#### AIM:
Print the South Dakota Supreme Court opinion excerpt below in full, reproducing every line verbatim.

#### GIVEN PASSAGE:
╔══

Supreme Court of South Dakota
Mar 9, 1983
331 N.W.2d 281 (S.D. 1983)

Opinion

No. 13853.

Considered on Briefs January 21, 1983.

Decided March 9, 1983.

Appeal from the Circuit Court, Eighth Judicial Circuit, Butte County, R.E. Brandenburg, J.

Robert B. Anderson of May, Adam, Gerdes Thompson, Pierre, for appellee.

Chris Beesley, Butte County Deputy State's Atty., Belle Fourche, for appellant.


This is an appeal from a judgment reversing the decisions of the State Board of Equalization and ordering that certain of appellee's property be reclassified as personal property. We affirm.

The property in issue is certain equipment and machinery of a gas processing plant that is owned by appellee and that has not been in operation since 1978. The plant is located on land leased by appellee in Butte County. Prior to 1979, the equipment and machinery were assessed as personal property. Subsequent to the 1978 legislative repeal of the personal property tax, 1978 S.D.Sess.Laws, ch. 72, the Butte County taxing authorities changed the classification of the property to real property.

Buildings are also located on the plant site. It appears from the record and the briefs that appellee does not contest the classification of these buildings as real property. SDCL 10-4-2.1, in fact, provides that buildings on leased sites are to be classified as real property.

╚══

#### SUPPLIED MATERIAL:
╔══

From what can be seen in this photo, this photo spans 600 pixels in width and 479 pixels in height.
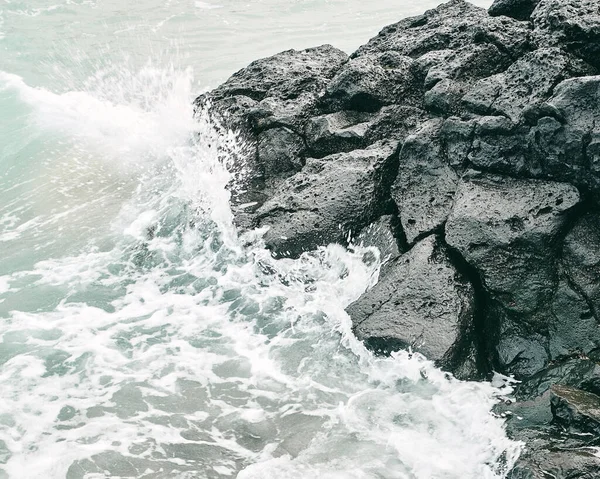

╚══

#### FINISHED TASK:
Supreme Court of South Dakota
Mar 9, 1983
331 N.W.2d 281 (S.D. 1983)

Opinion

No. 13853.

Considered on Briefs January 21, 1983.

Decided March 9, 1983.

Appeal from the Circuit Court, Eighth Judicial Circuit, Butte County, R.E. Brandenburg, J.

Robert B. Anderson of May, Adam, Gerdes Thompson, Pierre, for appellee.

Chris Beesley, Butte County Deputy State's Atty., Belle Fourche, for appellant.


This is an appeal from a judgment reversing the decisions of the State Board of Equalization and ordering that certain of appellee's property be reclassified as personal property. We affirm.

The property in issue is certain equipment and machinery of a gas processing plant that is owned by appellee and that has not been in operation since 1978. The plant is located on land leased by appellee in Butte County. Prior to 1979, the equipment and machinery were assessed as personal property. Subsequent to the 1978 legislative repeal of the personal property tax, 1978 S.D.Sess.Laws, ch. 72, the Butte County taxing authorities changed the classification of the property to real property.

Buildings are also located on the plant site. It appears from the record and the briefs that appellee does not contest the classification of these buildings as real property. SDCL 10-4-2.1, in fact, provides that buildings on leased sites are to be classified as real property.